Materials and methods
Results
Discussion
ATM-dependent initiation of the G2/M checkpoint induced by IR is well established [13], [15], [18]. However, we observed a dose- and LET-dependent increase in early G2/M arrest in ATM deficient/mutant cells following radiation (Figs. 1 and 6A, Fig. S2A–D, and Table 1). Using specific inhibitors or siRNAs, we found that the ATR pathway and DNA-PKcs were both effective in attenuating the early G2/M arrest (Fig. 2A and C, Fig. S2E and F). Previous publications have suggested that ATR and DNA-PKcs can contribute to regulation of early mitotic entry in the absence of ATM [17], [23]. However, we ruled out a role for DNA-PKcs in the early G2/M checkpoint using a mitotic entry assay (Fig. 2B and D, Fig. S2G–J). DNA-PK plays a prominent role in DSB repair through its role in non-homologous end-joining. In addition, it has also been reported to play a role in normal cell cycle progression through mitosis, which is closely related to the spindle apparatus at centrosomes and kinetochores. Depletion of DNA-PKcs protein levels or inhibition of DNA-PKcs kinase activity can lead to delayed mitotic transition because of chromosome misalignment [37], [38]. These results support our observations that DNA-PKcs acts through interfering with mitotic exit to enhance the percentage of cells in M phase following IR. In this way, we provide evidence that the ATR pathway plays a pivotal role in the regulation of IR-induced early G2/M checkpoint when cells are deficient/mutant in ATM.

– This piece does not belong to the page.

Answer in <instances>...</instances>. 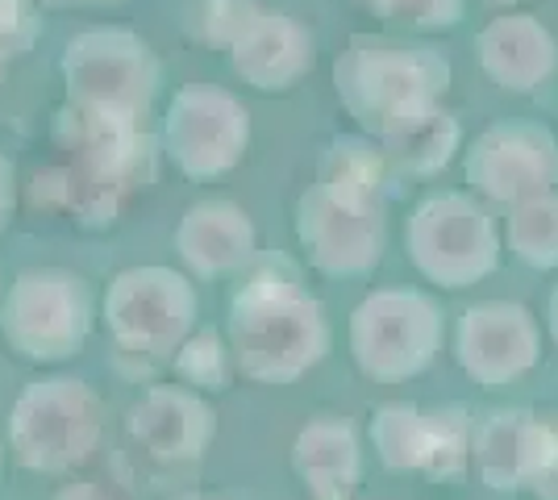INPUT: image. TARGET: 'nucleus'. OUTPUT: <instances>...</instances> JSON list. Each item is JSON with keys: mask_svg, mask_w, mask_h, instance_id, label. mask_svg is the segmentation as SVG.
Instances as JSON below:
<instances>
[{"mask_svg": "<svg viewBox=\"0 0 558 500\" xmlns=\"http://www.w3.org/2000/svg\"><path fill=\"white\" fill-rule=\"evenodd\" d=\"M255 225L233 200H201L192 205L180 225H175V251L180 259L205 276V280H221L233 271H246L255 259Z\"/></svg>", "mask_w": 558, "mask_h": 500, "instance_id": "17", "label": "nucleus"}, {"mask_svg": "<svg viewBox=\"0 0 558 500\" xmlns=\"http://www.w3.org/2000/svg\"><path fill=\"white\" fill-rule=\"evenodd\" d=\"M0 472H4V451H0Z\"/></svg>", "mask_w": 558, "mask_h": 500, "instance_id": "33", "label": "nucleus"}, {"mask_svg": "<svg viewBox=\"0 0 558 500\" xmlns=\"http://www.w3.org/2000/svg\"><path fill=\"white\" fill-rule=\"evenodd\" d=\"M43 4H71V0H43Z\"/></svg>", "mask_w": 558, "mask_h": 500, "instance_id": "31", "label": "nucleus"}, {"mask_svg": "<svg viewBox=\"0 0 558 500\" xmlns=\"http://www.w3.org/2000/svg\"><path fill=\"white\" fill-rule=\"evenodd\" d=\"M0 333L29 363H68L93 333V292L59 267L25 271L0 296Z\"/></svg>", "mask_w": 558, "mask_h": 500, "instance_id": "7", "label": "nucleus"}, {"mask_svg": "<svg viewBox=\"0 0 558 500\" xmlns=\"http://www.w3.org/2000/svg\"><path fill=\"white\" fill-rule=\"evenodd\" d=\"M313 59L317 42L308 25L279 9H255L230 42L233 72L258 93H292L313 72Z\"/></svg>", "mask_w": 558, "mask_h": 500, "instance_id": "15", "label": "nucleus"}, {"mask_svg": "<svg viewBox=\"0 0 558 500\" xmlns=\"http://www.w3.org/2000/svg\"><path fill=\"white\" fill-rule=\"evenodd\" d=\"M375 454L388 472H425L429 467V408L379 405L372 417Z\"/></svg>", "mask_w": 558, "mask_h": 500, "instance_id": "21", "label": "nucleus"}, {"mask_svg": "<svg viewBox=\"0 0 558 500\" xmlns=\"http://www.w3.org/2000/svg\"><path fill=\"white\" fill-rule=\"evenodd\" d=\"M43 34V22L29 0H0V54H25L34 38Z\"/></svg>", "mask_w": 558, "mask_h": 500, "instance_id": "26", "label": "nucleus"}, {"mask_svg": "<svg viewBox=\"0 0 558 500\" xmlns=\"http://www.w3.org/2000/svg\"><path fill=\"white\" fill-rule=\"evenodd\" d=\"M546 330H550V342L558 346V284L550 292V305H546Z\"/></svg>", "mask_w": 558, "mask_h": 500, "instance_id": "29", "label": "nucleus"}, {"mask_svg": "<svg viewBox=\"0 0 558 500\" xmlns=\"http://www.w3.org/2000/svg\"><path fill=\"white\" fill-rule=\"evenodd\" d=\"M450 59L434 42L354 34L333 59V93L363 134L379 138L392 121L442 105L450 93Z\"/></svg>", "mask_w": 558, "mask_h": 500, "instance_id": "2", "label": "nucleus"}, {"mask_svg": "<svg viewBox=\"0 0 558 500\" xmlns=\"http://www.w3.org/2000/svg\"><path fill=\"white\" fill-rule=\"evenodd\" d=\"M463 175L492 205H525L558 192V138L542 121H496L463 155Z\"/></svg>", "mask_w": 558, "mask_h": 500, "instance_id": "12", "label": "nucleus"}, {"mask_svg": "<svg viewBox=\"0 0 558 500\" xmlns=\"http://www.w3.org/2000/svg\"><path fill=\"white\" fill-rule=\"evenodd\" d=\"M0 296H4V288H0Z\"/></svg>", "mask_w": 558, "mask_h": 500, "instance_id": "35", "label": "nucleus"}, {"mask_svg": "<svg viewBox=\"0 0 558 500\" xmlns=\"http://www.w3.org/2000/svg\"><path fill=\"white\" fill-rule=\"evenodd\" d=\"M163 146L187 180L209 184L242 163L251 146V113L230 88L187 84L167 109Z\"/></svg>", "mask_w": 558, "mask_h": 500, "instance_id": "10", "label": "nucleus"}, {"mask_svg": "<svg viewBox=\"0 0 558 500\" xmlns=\"http://www.w3.org/2000/svg\"><path fill=\"white\" fill-rule=\"evenodd\" d=\"M446 313L421 288H375L350 313V355L375 383H404L429 371L442 351Z\"/></svg>", "mask_w": 558, "mask_h": 500, "instance_id": "5", "label": "nucleus"}, {"mask_svg": "<svg viewBox=\"0 0 558 500\" xmlns=\"http://www.w3.org/2000/svg\"><path fill=\"white\" fill-rule=\"evenodd\" d=\"M63 80L75 118L138 130V118L150 109L159 88V59L134 29L100 25L71 38L63 54Z\"/></svg>", "mask_w": 558, "mask_h": 500, "instance_id": "3", "label": "nucleus"}, {"mask_svg": "<svg viewBox=\"0 0 558 500\" xmlns=\"http://www.w3.org/2000/svg\"><path fill=\"white\" fill-rule=\"evenodd\" d=\"M367 500H379V497H367Z\"/></svg>", "mask_w": 558, "mask_h": 500, "instance_id": "34", "label": "nucleus"}, {"mask_svg": "<svg viewBox=\"0 0 558 500\" xmlns=\"http://www.w3.org/2000/svg\"><path fill=\"white\" fill-rule=\"evenodd\" d=\"M404 251H409V263L421 271V280L446 292H463L488 280L500 267L496 221L471 192L425 196L404 225Z\"/></svg>", "mask_w": 558, "mask_h": 500, "instance_id": "6", "label": "nucleus"}, {"mask_svg": "<svg viewBox=\"0 0 558 500\" xmlns=\"http://www.w3.org/2000/svg\"><path fill=\"white\" fill-rule=\"evenodd\" d=\"M105 326L121 355L171 358L196 330V292L171 267H130L105 292Z\"/></svg>", "mask_w": 558, "mask_h": 500, "instance_id": "8", "label": "nucleus"}, {"mask_svg": "<svg viewBox=\"0 0 558 500\" xmlns=\"http://www.w3.org/2000/svg\"><path fill=\"white\" fill-rule=\"evenodd\" d=\"M54 500H121L113 488H105L100 479H75V484H63Z\"/></svg>", "mask_w": 558, "mask_h": 500, "instance_id": "27", "label": "nucleus"}, {"mask_svg": "<svg viewBox=\"0 0 558 500\" xmlns=\"http://www.w3.org/2000/svg\"><path fill=\"white\" fill-rule=\"evenodd\" d=\"M459 143H463V125L442 105H429V109H417L409 118L392 121L375 138L392 180H429V175H438L454 159Z\"/></svg>", "mask_w": 558, "mask_h": 500, "instance_id": "19", "label": "nucleus"}, {"mask_svg": "<svg viewBox=\"0 0 558 500\" xmlns=\"http://www.w3.org/2000/svg\"><path fill=\"white\" fill-rule=\"evenodd\" d=\"M471 463L492 492H534L558 500V413L492 408L471 429Z\"/></svg>", "mask_w": 558, "mask_h": 500, "instance_id": "9", "label": "nucleus"}, {"mask_svg": "<svg viewBox=\"0 0 558 500\" xmlns=\"http://www.w3.org/2000/svg\"><path fill=\"white\" fill-rule=\"evenodd\" d=\"M296 239L317 276L363 280L379 267L388 251V217H384V205L347 200L338 192L313 184L296 200Z\"/></svg>", "mask_w": 558, "mask_h": 500, "instance_id": "11", "label": "nucleus"}, {"mask_svg": "<svg viewBox=\"0 0 558 500\" xmlns=\"http://www.w3.org/2000/svg\"><path fill=\"white\" fill-rule=\"evenodd\" d=\"M171 500H221V497H205V492H180V497H171Z\"/></svg>", "mask_w": 558, "mask_h": 500, "instance_id": "30", "label": "nucleus"}, {"mask_svg": "<svg viewBox=\"0 0 558 500\" xmlns=\"http://www.w3.org/2000/svg\"><path fill=\"white\" fill-rule=\"evenodd\" d=\"M230 358L246 380L283 388L329 355V321L322 301L301 284L283 255H255L230 296Z\"/></svg>", "mask_w": 558, "mask_h": 500, "instance_id": "1", "label": "nucleus"}, {"mask_svg": "<svg viewBox=\"0 0 558 500\" xmlns=\"http://www.w3.org/2000/svg\"><path fill=\"white\" fill-rule=\"evenodd\" d=\"M480 68L500 93L530 96L558 72V42L534 13H500L475 38Z\"/></svg>", "mask_w": 558, "mask_h": 500, "instance_id": "16", "label": "nucleus"}, {"mask_svg": "<svg viewBox=\"0 0 558 500\" xmlns=\"http://www.w3.org/2000/svg\"><path fill=\"white\" fill-rule=\"evenodd\" d=\"M125 434L142 447L146 459L184 467L205 459L217 438V413L192 388H150L125 417Z\"/></svg>", "mask_w": 558, "mask_h": 500, "instance_id": "14", "label": "nucleus"}, {"mask_svg": "<svg viewBox=\"0 0 558 500\" xmlns=\"http://www.w3.org/2000/svg\"><path fill=\"white\" fill-rule=\"evenodd\" d=\"M509 251L534 271H558V192L512 205Z\"/></svg>", "mask_w": 558, "mask_h": 500, "instance_id": "22", "label": "nucleus"}, {"mask_svg": "<svg viewBox=\"0 0 558 500\" xmlns=\"http://www.w3.org/2000/svg\"><path fill=\"white\" fill-rule=\"evenodd\" d=\"M363 4L375 9V17H384L388 25H404L421 34L454 29L466 13V0H363Z\"/></svg>", "mask_w": 558, "mask_h": 500, "instance_id": "25", "label": "nucleus"}, {"mask_svg": "<svg viewBox=\"0 0 558 500\" xmlns=\"http://www.w3.org/2000/svg\"><path fill=\"white\" fill-rule=\"evenodd\" d=\"M292 472L308 500H350L363 479L359 429L347 417H313L292 442Z\"/></svg>", "mask_w": 558, "mask_h": 500, "instance_id": "18", "label": "nucleus"}, {"mask_svg": "<svg viewBox=\"0 0 558 500\" xmlns=\"http://www.w3.org/2000/svg\"><path fill=\"white\" fill-rule=\"evenodd\" d=\"M175 363V376L192 388V392H226L233 376V358L221 346V333L217 330H192L180 342V351L171 355Z\"/></svg>", "mask_w": 558, "mask_h": 500, "instance_id": "24", "label": "nucleus"}, {"mask_svg": "<svg viewBox=\"0 0 558 500\" xmlns=\"http://www.w3.org/2000/svg\"><path fill=\"white\" fill-rule=\"evenodd\" d=\"M13 217V163L0 155V230L9 225Z\"/></svg>", "mask_w": 558, "mask_h": 500, "instance_id": "28", "label": "nucleus"}, {"mask_svg": "<svg viewBox=\"0 0 558 500\" xmlns=\"http://www.w3.org/2000/svg\"><path fill=\"white\" fill-rule=\"evenodd\" d=\"M0 80H4V54H0Z\"/></svg>", "mask_w": 558, "mask_h": 500, "instance_id": "32", "label": "nucleus"}, {"mask_svg": "<svg viewBox=\"0 0 558 500\" xmlns=\"http://www.w3.org/2000/svg\"><path fill=\"white\" fill-rule=\"evenodd\" d=\"M454 358L480 388H509L530 376L542 358L537 317L517 301L466 305L454 321Z\"/></svg>", "mask_w": 558, "mask_h": 500, "instance_id": "13", "label": "nucleus"}, {"mask_svg": "<svg viewBox=\"0 0 558 500\" xmlns=\"http://www.w3.org/2000/svg\"><path fill=\"white\" fill-rule=\"evenodd\" d=\"M317 184L347 200H363V205H384L388 200V163L379 155L375 138L363 134H347V138H333L317 163Z\"/></svg>", "mask_w": 558, "mask_h": 500, "instance_id": "20", "label": "nucleus"}, {"mask_svg": "<svg viewBox=\"0 0 558 500\" xmlns=\"http://www.w3.org/2000/svg\"><path fill=\"white\" fill-rule=\"evenodd\" d=\"M471 413L466 405H438L429 408V467L425 476L434 479H459L471 463Z\"/></svg>", "mask_w": 558, "mask_h": 500, "instance_id": "23", "label": "nucleus"}, {"mask_svg": "<svg viewBox=\"0 0 558 500\" xmlns=\"http://www.w3.org/2000/svg\"><path fill=\"white\" fill-rule=\"evenodd\" d=\"M105 434V405L84 380L50 376L22 388L9 413V451L25 472L68 476L88 463Z\"/></svg>", "mask_w": 558, "mask_h": 500, "instance_id": "4", "label": "nucleus"}]
</instances>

Furthermore, our study proves that even in normal cells, ATR signaling can be rapidly activated and function following IR as well as in ATM-deficient/mutant cells or cells with inefficiently activated ATM (Figs. 1, 4, 6A and B). The mechanisms underlying the activation of ATR signaling by IR have not been fully elucidated. It has been reported that there is a requirement for ATM, NBS1 (Nijmegen breakage syndrome gene) and MRE11 (meiotic recombination 11) in the generation of RPA-coated ssDNA, which in turn is necessary for ATR recruitment and CHK1 phosphorylation, accounting for the sequential activation of ATM, ATR and CHK1 at very early times in the response to IR or microlaser treatment [27], [28]. Recent work showed that NBS1 can directly interact with ATR and recruit ATR to the damage site independently of MRE11 and TOPBP1 [12], [39]. Liu reported that Nek1 (NIMA (never in mitosis gene a)-related kinase 1) interacts with ATR-ATRIP and primes the ATR signaling pathway for efficient DNA damage signaling [40]. Our studies using different particle radiation show that the complexity of DSBs is a crucial factor enhancing end-resection, thereby efficiently triggering ATR pathway activation and HR repair (Fig. 4) [9]. Since DSB processing is a prerequisite for ATR activation following IR, we also confirmed that nucleases required for resection are critical for the activation of ATR following irradiation regardless of ATM function after high doses (Fig. 3A and B). Recently Shibata et al. have reported that specific MRE11 endonuclease inhibition initiates resection, thereby licensing HR followed by MRE11 exonuclease and EXO1/BLM bidirectional resection toward and away from the DNA end, which commits to HR [4]. However, the mechanism for the activation of ATR following irradiation, which we think may be different in the presence or absence of ATM, and following different types of irradiation (low and high LETs), is complex and has not been well explored. More work is required to shed light on the mechanisms underlying the activation of ATR signaling following different types of radiation.